Little had I let myself realize how treasured it actually was...sturdy yes, but special?
Around the time my second gaze took me over, I started remembering the moment this bag was given to me. It was the summer after 7th grade. My 13 year old under developed, awkward self had been invited on a family vacation with my neighborhood best friend. I mention under developed only because her family had nicknamed me Zipper, since they said when I stood sideways and stuck out my tongue I looked just like a zipper. Probably inappropriate humor toward a middle school guest, but it was funny. And for a girl with a broken, inattentive home, it felt like love.
Their family had planned a two week camping trip from where we lived in Kansas, making stops through Missouri and Arkansas. It was probably the last time I'd be spending time with this family, since most of our home was already packed up, preparing for a move soon after my return.

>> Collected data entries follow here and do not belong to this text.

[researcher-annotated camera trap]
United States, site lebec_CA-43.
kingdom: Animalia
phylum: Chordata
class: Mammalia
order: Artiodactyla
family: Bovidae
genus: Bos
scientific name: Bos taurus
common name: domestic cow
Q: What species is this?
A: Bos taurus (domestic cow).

At the time, my mother lived in Nebraska, where myself and 3 siblings used to live before the divorce a year and half prior. There was about to be a custody battle, and it didn't look good for my Dad who had moved all four of us kids out of State; leaving him little choice but to return. It had been hard for all of us living 8 hours away from our mother, but can only speak for myself when I say those years had also made my heart very very hard. If not for my friend's family accepting me practically as their own, I would have been far more lost than I already was. I didn't know the Lord, neither did my friend or her family, but they must have known more about my situation than I ever let on.
I can't recall how well I knew to pack for this trip, but as I was saying my goodbyes to my Dad, loading my items into the camper, my friend handed me this fun little mesh bag filled with goodies and the mini toiletries. I would need these items for the campground shower houses I had no understanding to prepare for.

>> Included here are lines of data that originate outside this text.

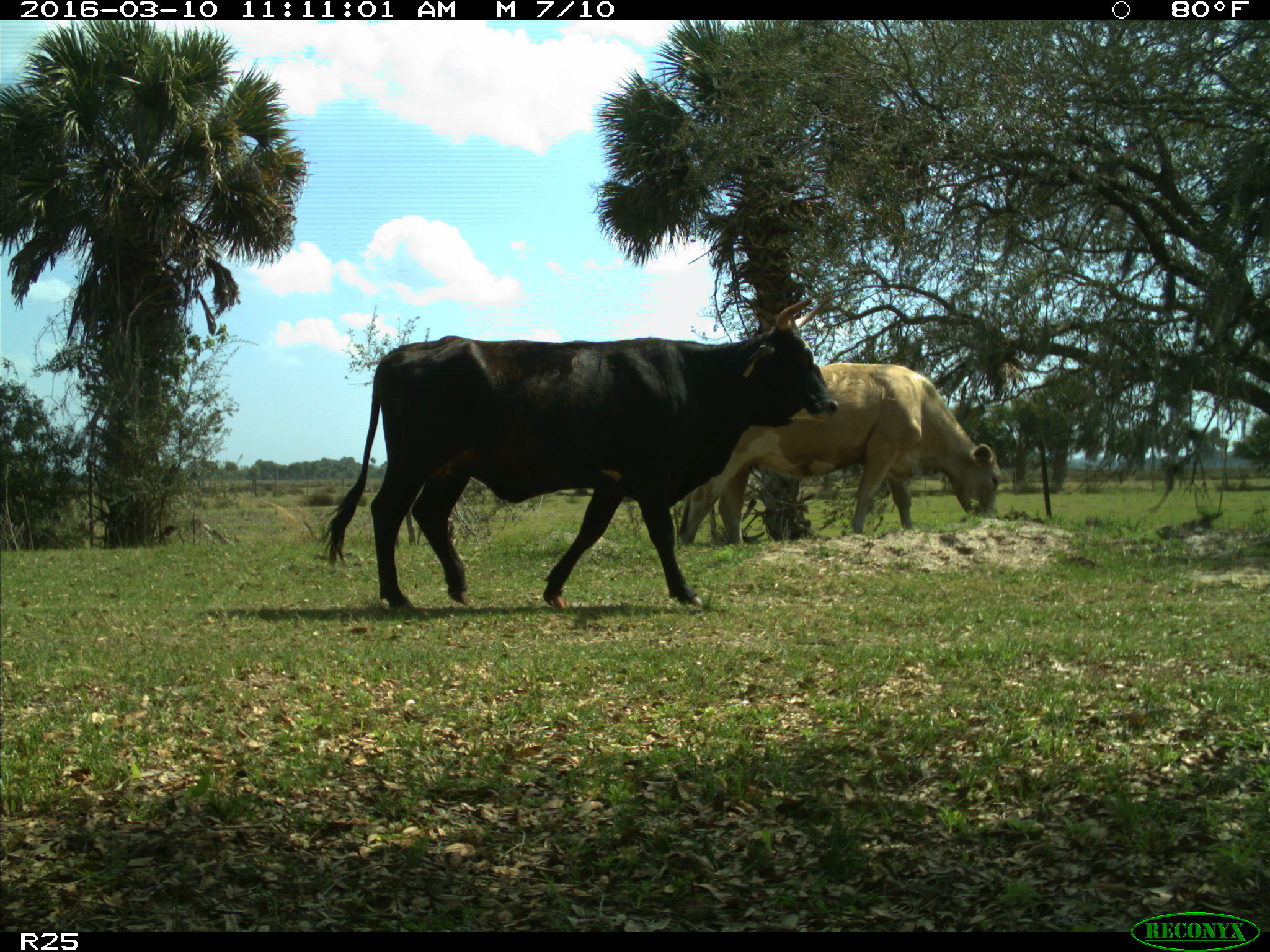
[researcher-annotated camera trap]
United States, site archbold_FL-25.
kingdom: Animalia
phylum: Chordata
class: Mammalia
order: Artiodactyla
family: Bovidae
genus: Bos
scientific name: Bos taurus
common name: domestic cow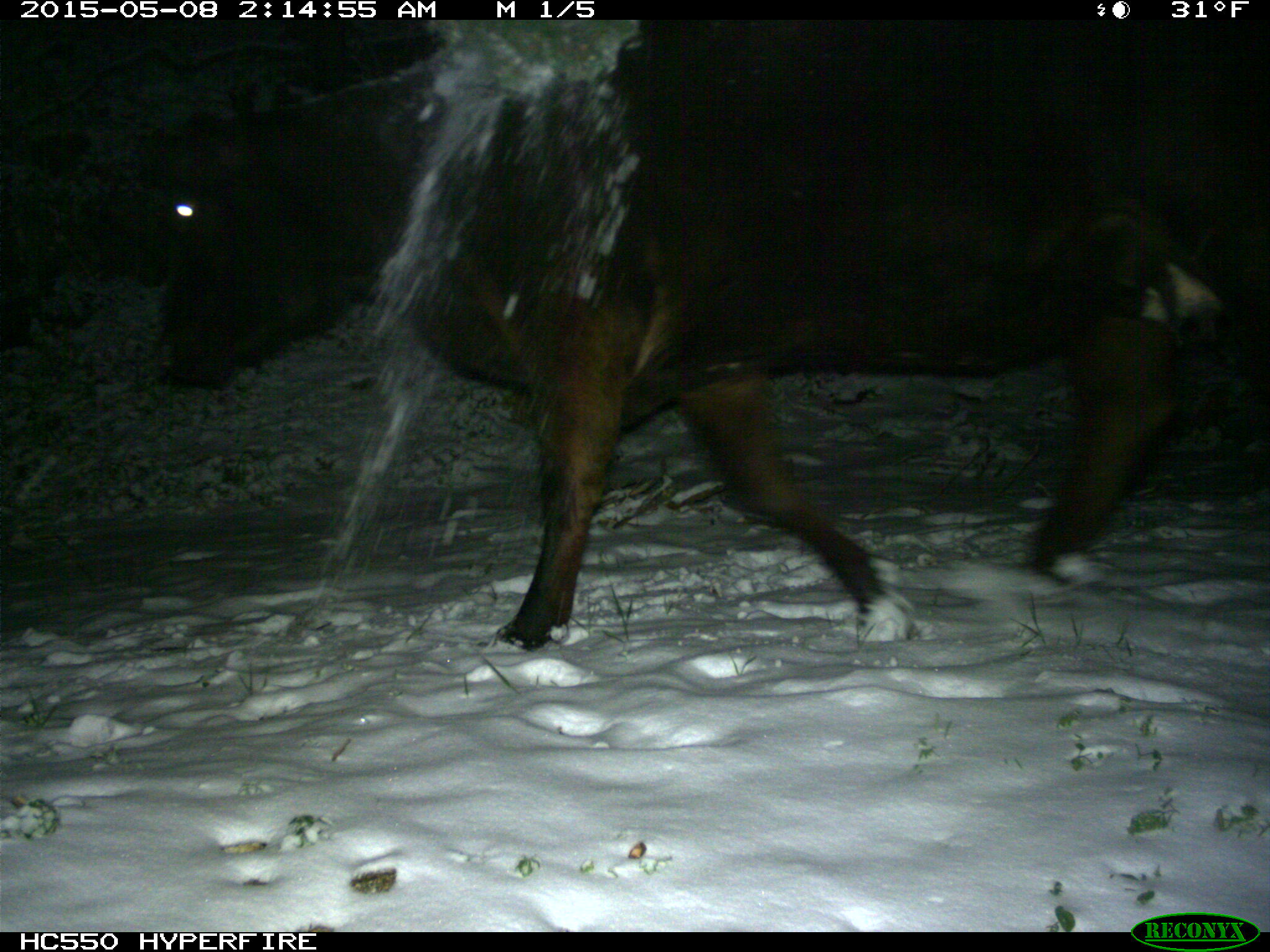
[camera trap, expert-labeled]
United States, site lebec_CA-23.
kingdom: Animalia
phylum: Chordata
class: Mammalia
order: Artiodactyla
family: Bovidae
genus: Bos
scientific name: Bos taurus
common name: domestic cow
Bos taurus (domestic cow).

The very thought that her mom had shopped for me, just like she did the rest of her children, somehow came flooding over me while I stood there in my kitchen, remembering how loved I felt in that smidgen of a moment.
In an instant I saw God all over me in those days, making sure I was protected, loved and well thought of, through a family who just invited me along...or should I say, bravely invited me along.

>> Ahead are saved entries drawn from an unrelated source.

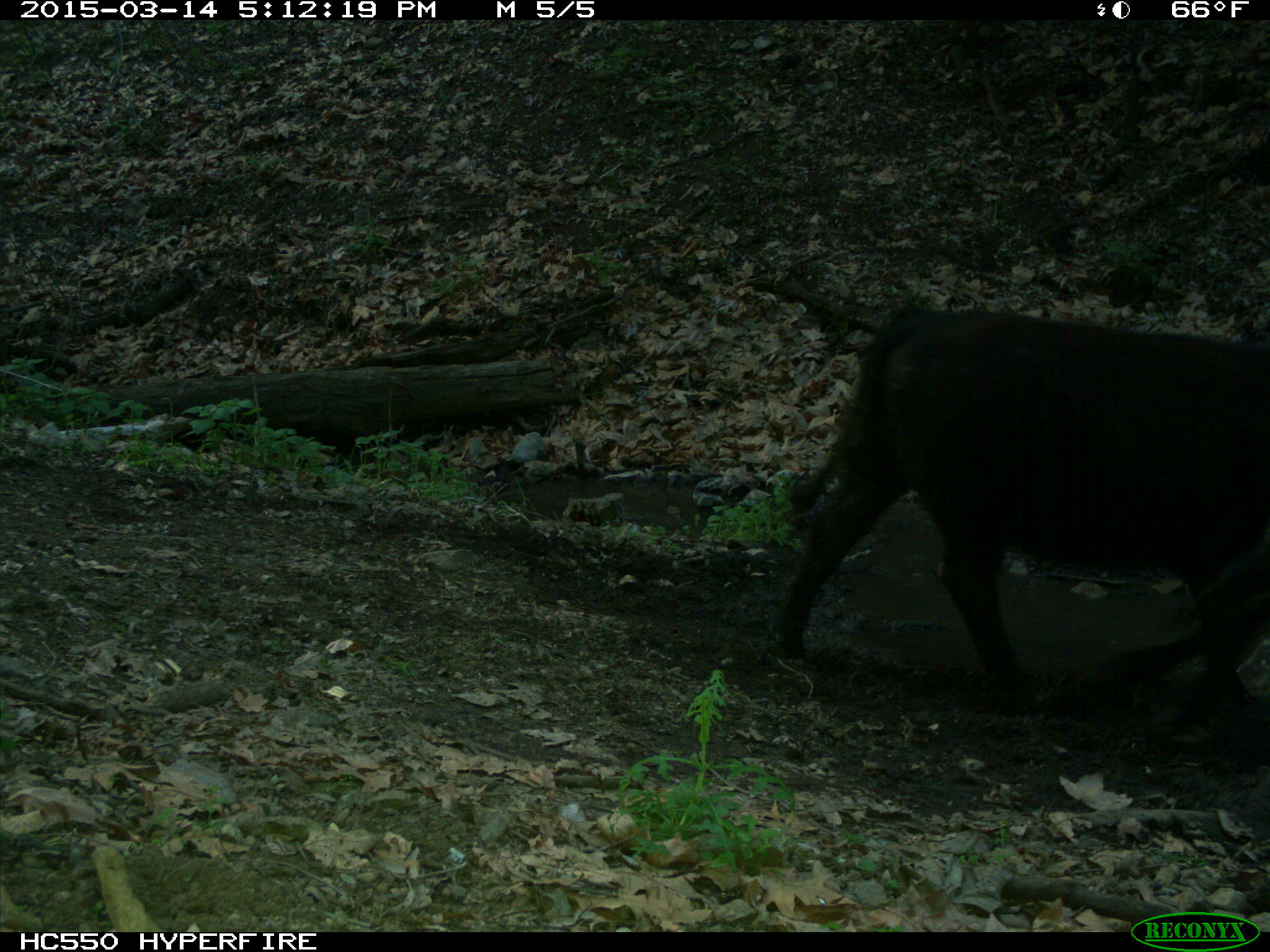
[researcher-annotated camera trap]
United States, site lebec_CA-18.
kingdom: Animalia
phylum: Chordata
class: Mammalia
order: Artiodactyla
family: Bovidae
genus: Bos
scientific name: Bos taurus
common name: domestic cow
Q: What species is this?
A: Bos taurus (domestic cow).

I ended up having a severe asthma attack on that trip, nearly ending my earthly life. I had lost consciousness and can't remember much of the details surrounding this traumatizing event; but can tell you for certain, this family will NEVER ever forget ME!
As much as I've tried not to recall much of what went on during those years, astonishingly God still thinks of me too.
So much so, He reached out to heal me, in the middle of banana bread, all these years later; reminding me of His pure goodness and hand on me all throughout my life, even while I didn't know Him.
Maybe you're getting stirred in your heart reading this, being reminded of a time in your own story where you felt unseen or that your needs had gone unmet...maybe it's something so long ago that it wouldn't seem to matter now. You've made peace with it and moved on. It is what it is.
But what if God has a different truth for you?
Will you let Him have his way with that space to restore you...even if it's just one little piece?
How beautiful the unforced ways Christ uses to restore us, one smidgen at a time, freeing up our junk drawer for His original purpose.
Deuteronomy 30:
3 God, your God, will restore everything you lost; he'll have compassion on you; he'll come back and pick up the pieces from all the places where you were scattered. 4 No matter how far away you end up, God, your God, will get you out 6 God, your God, will cut away the thick calluses on your heart and your children's hearts, freeing you to love God, your God, with your whole heart and soul and live, really live.